> [WORK INSTRUCTIONS] Rewrite every item below, substituting "blue dish towel" for each occurrence of "blue kitchen towel" and keeping all other text unchanged. Omit the pictures from your answer.

[start EXCERPTED RECORDS]

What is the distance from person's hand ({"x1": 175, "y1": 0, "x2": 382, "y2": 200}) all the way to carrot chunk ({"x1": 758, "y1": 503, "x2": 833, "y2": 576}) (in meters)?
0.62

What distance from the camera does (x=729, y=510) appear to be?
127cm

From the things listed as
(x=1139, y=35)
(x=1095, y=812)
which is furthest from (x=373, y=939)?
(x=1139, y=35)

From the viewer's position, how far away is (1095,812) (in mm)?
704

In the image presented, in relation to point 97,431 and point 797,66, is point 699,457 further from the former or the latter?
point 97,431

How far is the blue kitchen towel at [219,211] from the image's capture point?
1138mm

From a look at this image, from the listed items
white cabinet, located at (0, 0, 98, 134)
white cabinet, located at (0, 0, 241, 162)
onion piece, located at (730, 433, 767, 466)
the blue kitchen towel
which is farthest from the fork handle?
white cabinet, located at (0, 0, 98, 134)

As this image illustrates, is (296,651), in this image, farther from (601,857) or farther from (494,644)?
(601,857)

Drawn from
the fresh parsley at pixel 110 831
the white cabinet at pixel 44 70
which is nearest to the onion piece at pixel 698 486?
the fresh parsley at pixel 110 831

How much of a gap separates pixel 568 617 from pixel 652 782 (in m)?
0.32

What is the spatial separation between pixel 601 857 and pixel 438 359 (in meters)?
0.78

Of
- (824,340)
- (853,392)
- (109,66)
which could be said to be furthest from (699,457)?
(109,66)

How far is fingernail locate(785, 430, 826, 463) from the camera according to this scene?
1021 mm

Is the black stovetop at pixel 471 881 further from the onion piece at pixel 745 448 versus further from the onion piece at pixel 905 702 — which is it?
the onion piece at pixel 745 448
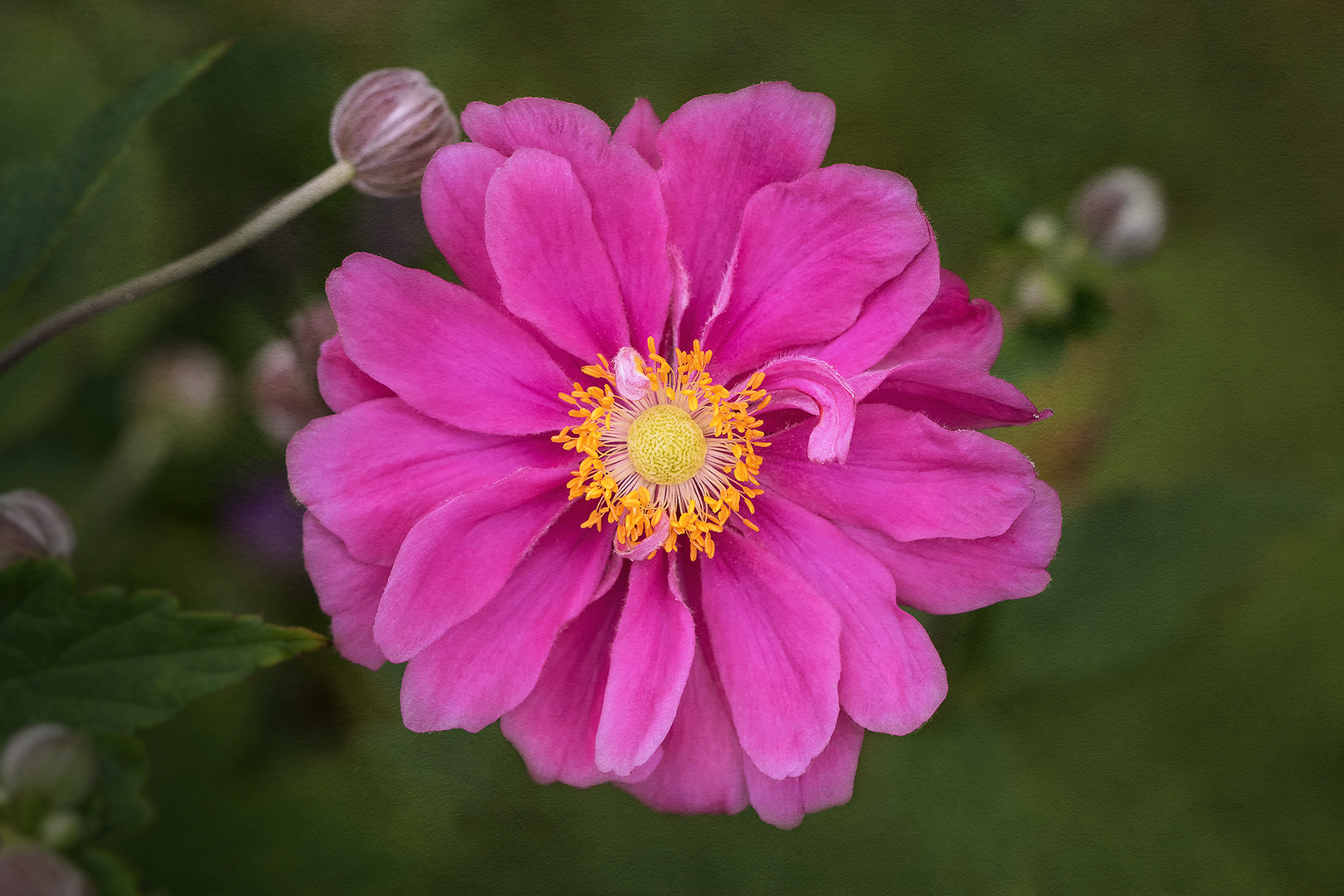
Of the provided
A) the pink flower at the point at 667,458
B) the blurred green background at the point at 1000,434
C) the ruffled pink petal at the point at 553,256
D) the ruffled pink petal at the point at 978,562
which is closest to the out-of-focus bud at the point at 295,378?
the blurred green background at the point at 1000,434

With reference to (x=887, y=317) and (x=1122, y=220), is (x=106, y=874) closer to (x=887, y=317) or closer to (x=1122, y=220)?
(x=887, y=317)

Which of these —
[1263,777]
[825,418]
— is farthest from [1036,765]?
[825,418]

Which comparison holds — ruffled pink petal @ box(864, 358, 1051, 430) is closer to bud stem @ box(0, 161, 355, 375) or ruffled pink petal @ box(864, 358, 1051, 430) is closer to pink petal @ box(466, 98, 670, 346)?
pink petal @ box(466, 98, 670, 346)

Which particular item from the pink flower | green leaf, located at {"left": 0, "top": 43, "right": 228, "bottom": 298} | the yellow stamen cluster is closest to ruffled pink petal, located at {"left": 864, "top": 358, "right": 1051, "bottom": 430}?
the pink flower

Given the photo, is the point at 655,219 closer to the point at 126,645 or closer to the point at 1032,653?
the point at 126,645

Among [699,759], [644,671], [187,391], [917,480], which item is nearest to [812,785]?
[699,759]

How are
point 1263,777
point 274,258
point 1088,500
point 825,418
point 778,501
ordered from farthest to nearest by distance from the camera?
point 1263,777 → point 1088,500 → point 274,258 → point 778,501 → point 825,418

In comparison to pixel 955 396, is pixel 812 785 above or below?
below
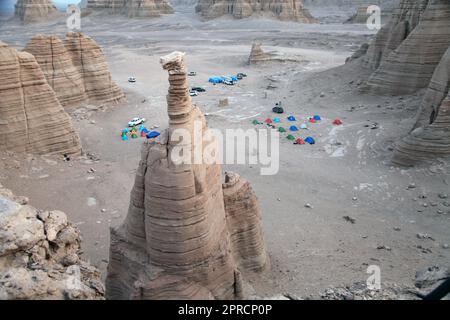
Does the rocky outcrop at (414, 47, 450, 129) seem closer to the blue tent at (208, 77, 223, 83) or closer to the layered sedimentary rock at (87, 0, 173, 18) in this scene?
the blue tent at (208, 77, 223, 83)

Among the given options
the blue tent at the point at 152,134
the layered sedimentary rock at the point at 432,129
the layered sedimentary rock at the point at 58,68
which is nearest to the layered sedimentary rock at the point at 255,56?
the layered sedimentary rock at the point at 58,68

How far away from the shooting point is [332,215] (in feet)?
36.0

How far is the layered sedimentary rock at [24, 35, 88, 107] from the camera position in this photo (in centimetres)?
1795

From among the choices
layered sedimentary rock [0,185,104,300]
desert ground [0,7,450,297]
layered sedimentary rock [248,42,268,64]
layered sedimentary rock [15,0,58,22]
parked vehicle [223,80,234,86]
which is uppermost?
layered sedimentary rock [15,0,58,22]

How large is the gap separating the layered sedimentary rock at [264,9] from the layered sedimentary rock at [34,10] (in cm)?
3121

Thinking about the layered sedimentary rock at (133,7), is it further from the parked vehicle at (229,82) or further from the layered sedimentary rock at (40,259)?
the layered sedimentary rock at (40,259)

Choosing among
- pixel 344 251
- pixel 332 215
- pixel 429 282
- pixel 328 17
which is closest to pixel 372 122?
pixel 332 215

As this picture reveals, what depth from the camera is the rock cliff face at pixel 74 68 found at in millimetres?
18078

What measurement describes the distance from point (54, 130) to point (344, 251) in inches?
423

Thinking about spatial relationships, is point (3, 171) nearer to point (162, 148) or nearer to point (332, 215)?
point (162, 148)

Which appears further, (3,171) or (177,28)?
(177,28)

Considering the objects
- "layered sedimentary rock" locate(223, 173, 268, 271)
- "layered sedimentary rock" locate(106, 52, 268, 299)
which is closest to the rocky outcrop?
"layered sedimentary rock" locate(223, 173, 268, 271)

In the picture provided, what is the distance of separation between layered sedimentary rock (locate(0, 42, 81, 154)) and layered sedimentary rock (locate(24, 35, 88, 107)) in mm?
5314
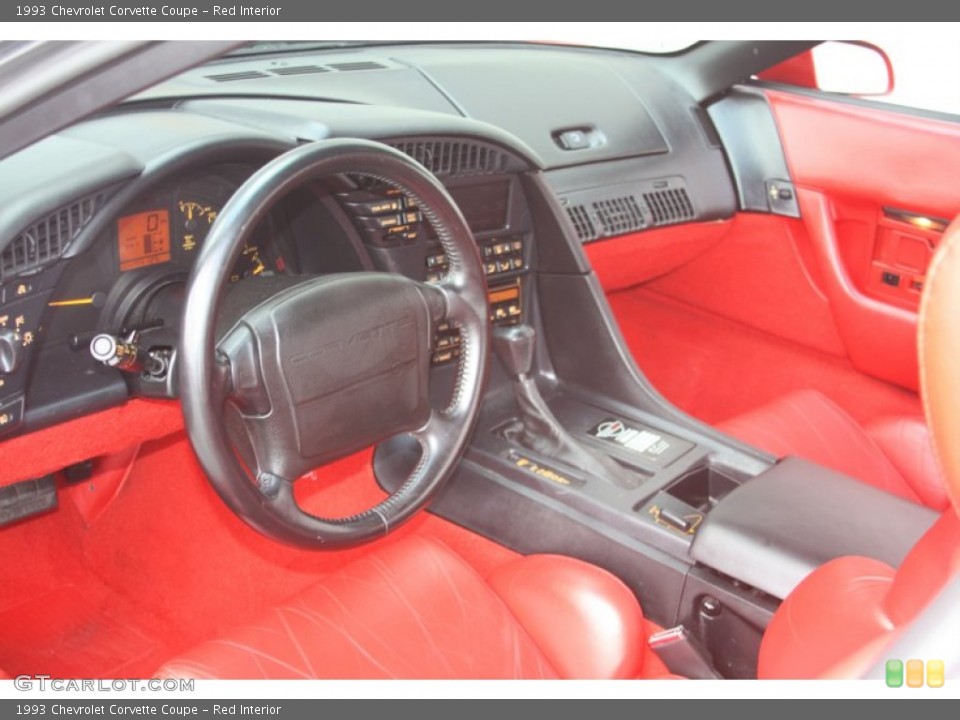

[end EXCERPTED RECORDS]

> [RESULT]
What is the distance from person's hand ({"x1": 175, "y1": 0, "x2": 382, "y2": 200}) all the way to carrot chunk ({"x1": 758, "y1": 503, "x2": 833, "y2": 576}) (in meters)?
0.62

What distance from the camera does (x=729, y=510) appear to be?
127cm

From the things listed as
(x=1139, y=35)
(x=1095, y=812)
which is furthest from (x=373, y=939)?
(x=1139, y=35)

From the viewer's position, how far away is (1095,812) (in mm)?
704

In the image presented, in relation to point 97,431 and point 797,66, is point 699,457 further from the former or the latter?
point 97,431

How far is the blue dish towel at [219,211] from the image's capture point?
1138mm

From a look at this image, from the listed items
white cabinet, located at (0, 0, 98, 134)
white cabinet, located at (0, 0, 241, 162)
onion piece, located at (730, 433, 767, 466)
the blue dish towel
which is farthest from the fork handle?
white cabinet, located at (0, 0, 98, 134)

As this image illustrates, is (296,651), in this image, farther from (601,857) or farther from (494,644)?
(601,857)

Drawn from
the fresh parsley at pixel 110 831
the white cabinet at pixel 44 70
which is nearest to the onion piece at pixel 698 486?
the fresh parsley at pixel 110 831

How much of a gap separates pixel 568 617 from pixel 652 782 (in m)?
0.32

What is the spatial separation between pixel 601 857 and pixel 438 359 (in meters)?
0.78

Of
- (824,340)
- (853,392)
- (109,66)
which could be said to be furthest from (699,457)?
(109,66)

How far is fingernail locate(785, 430, 826, 463) from the camera according to this scene?
1021 mm

Is the black stovetop at pixel 471 881 further from the onion piece at pixel 745 448 versus further from the onion piece at pixel 905 702 — which is it?
the onion piece at pixel 745 448
Of the provided
A) the pink flower at the point at 667,458
B) the blurred green background at the point at 1000,434
C) the ruffled pink petal at the point at 553,256
D) the ruffled pink petal at the point at 978,562
which is closest to the out-of-focus bud at the point at 295,378?
the blurred green background at the point at 1000,434

With reference to (x=887, y=317) and (x=1122, y=220), is (x=106, y=874) closer to (x=887, y=317) or closer to (x=1122, y=220)?
(x=887, y=317)

Which of these —
[1263,777]
[825,418]
— is farthest from [1036,765]?
[825,418]

Which comparison holds — ruffled pink petal @ box(864, 358, 1051, 430) is closer to bud stem @ box(0, 161, 355, 375) or ruffled pink petal @ box(864, 358, 1051, 430) is closer to pink petal @ box(466, 98, 670, 346)?
pink petal @ box(466, 98, 670, 346)

Which particular item from the pink flower | green leaf, located at {"left": 0, "top": 43, "right": 228, "bottom": 298} | the yellow stamen cluster is closest to ruffled pink petal, located at {"left": 864, "top": 358, "right": 1051, "bottom": 430}?
the pink flower

Given the photo, is the point at 655,219 closer to the point at 126,645 or closer to the point at 1032,653?
the point at 126,645

Among [699,759], [644,671], [187,391], [917,480], which item is nearest to [812,785]?
[699,759]

How are
point 1263,777
point 274,258
point 1088,500
point 825,418
point 778,501
ordered from farthest to nearest by distance from the camera?
point 1263,777 → point 1088,500 → point 274,258 → point 778,501 → point 825,418

In comparison to pixel 955 396, is pixel 812 785 above or below?
below
Does the rocky outcrop at (414, 47, 450, 129) seem closer to the blue tent at (208, 77, 223, 83) or closer to the layered sedimentary rock at (87, 0, 173, 18) in this scene?
the blue tent at (208, 77, 223, 83)

Among the given options
the blue tent at the point at 152,134
the layered sedimentary rock at the point at 432,129
the layered sedimentary rock at the point at 58,68
which is nearest to the layered sedimentary rock at the point at 255,56?
the layered sedimentary rock at the point at 58,68

How far away from the shooting point is [332,215] (in feet)?
36.0

How far is the layered sedimentary rock at [24, 35, 88, 107] from the camera position in this photo (in centimetres)?
1795

From among the choices
layered sedimentary rock [0,185,104,300]
desert ground [0,7,450,297]
layered sedimentary rock [248,42,268,64]
layered sedimentary rock [15,0,58,22]
parked vehicle [223,80,234,86]
which is uppermost?
layered sedimentary rock [15,0,58,22]

How large is the gap separating the layered sedimentary rock at [264,9] from the layered sedimentary rock at [34,10] (in cm)?
3121

Thinking about the layered sedimentary rock at (133,7), is it further from the parked vehicle at (229,82) or further from the layered sedimentary rock at (40,259)?
the layered sedimentary rock at (40,259)

Choosing among
- pixel 344 251
- pixel 332 215
- pixel 429 282
- pixel 328 17
which is closest to pixel 372 122?
pixel 332 215

As this picture reveals, what depth from the camera is the rock cliff face at pixel 74 68 found at in millimetres?
18078

What measurement describes the distance from point (54, 130) to point (344, 251) in inches?
423

Thinking about spatial relationships, is point (3, 171) nearer to point (162, 148) or nearer to point (332, 215)?
point (162, 148)

Which appears further, (3,171) or (177,28)?
(177,28)

Considering the objects
- "layered sedimentary rock" locate(223, 173, 268, 271)
- "layered sedimentary rock" locate(106, 52, 268, 299)
which is closest to the rocky outcrop?
"layered sedimentary rock" locate(223, 173, 268, 271)

In the picture provided, what is the distance of separation between layered sedimentary rock (locate(0, 42, 81, 154)) and layered sedimentary rock (locate(24, 35, 88, 107)) in mm?
5314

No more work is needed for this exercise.